_TESTO FORNITO_
•••••
A carico dell’Abbruzzese è stato emesso decreto di sequestro preventivo per
l’illegittima occupazione di un immobile di proprietà dell’ATERP, che era stato
utilizzato dal Comune e che lo aveva restituito alla società proprietaria in data
11-12-2009.
L’indagato accampa il diritto all’utilizzo del bene sulla base di un contratto di
locazione stipulato nel 2001 tra Abbruzzese Marco (fratello del ricorrente) e
l’ATERP; sul fatto di possedere le chiavi dell’immobile; sulla base di una missiva
in suo possesso, che confermerebbe la consegna a lui delle chiavi dell’immobile

nell’immobile opera l’associazione “Perla Rossa”, a comprova del legittimo
possesso.
A tanto il decreto impugnato oppone logicamente che:
– il contratto intercorso tra Abbruzzese Marco e l’ATERP non aggiunge nulla alla
posizione del ricorrente, salvo spiegare in che modo costui sia venuto in
possesso (illegittimamente) delle chiavi dell’immobile;
– il possesso delle chiavi dell’immobile si spiega con l’abusivo impossessamento
delle stesse da parte dell’Abbruzzese (probabilmente, perché avute dal fratello) e
costituisce proprio l’oggetto della doglianza del querelante ATERP;
– la missiva in possesso del ricorrente è disconosciuta dall’ATERP, la quale
evidenzia che la missiva manca sia del numero di protocollo che del nominativo
del dirigente che l’avrebbe sottoscritta e costituisce l’oggetto materiale del falso
contestato;
– il fatto che nell’immobile operi un’associazione (probabilmente da ricondurre
all’indagato) non significa nulla, salvo confermare che l’immobile è occupato
abusivamente.
•••••
_ESERCIZIO ASSEGNATO A_
Trascriva dal testo sul sequestro dell'immobile il passo compreso tra "A carico dell’Abbruzzese" e "11-12-2009.", estremi inclusi.
_ESERCIZIO ASSEGNATO B_
Secondo il testo sul sequestro dell'immobile, in quale data il Comune aveva restituito l'immobile alla società proprietaria?

_INFORMAZIONI FORNITE_
•••••
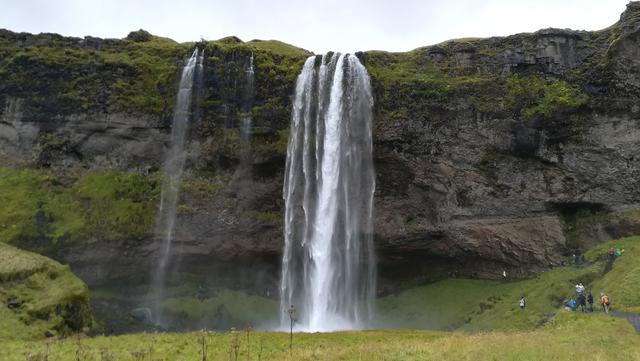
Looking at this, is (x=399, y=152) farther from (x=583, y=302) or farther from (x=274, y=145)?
(x=583, y=302)

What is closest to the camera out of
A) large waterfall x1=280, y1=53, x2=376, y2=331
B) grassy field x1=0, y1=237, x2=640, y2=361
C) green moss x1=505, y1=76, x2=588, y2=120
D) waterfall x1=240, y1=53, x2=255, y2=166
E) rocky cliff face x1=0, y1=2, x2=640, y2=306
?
•••••
_RISULTATO DELL'ESERCIZIO A_
A carico dell’Abbruzzese è stato emesso decreto di sequestro preventivo per
l’illegittima occupazione di un immobile di proprietà dell’ATERP, che era stato
utilizzato dal Comune e che lo aveva restituito alla società proprietaria in data
11-12-2009.

_RISULTATO DELL'ESERCIZIO B_
L'11-12-2009.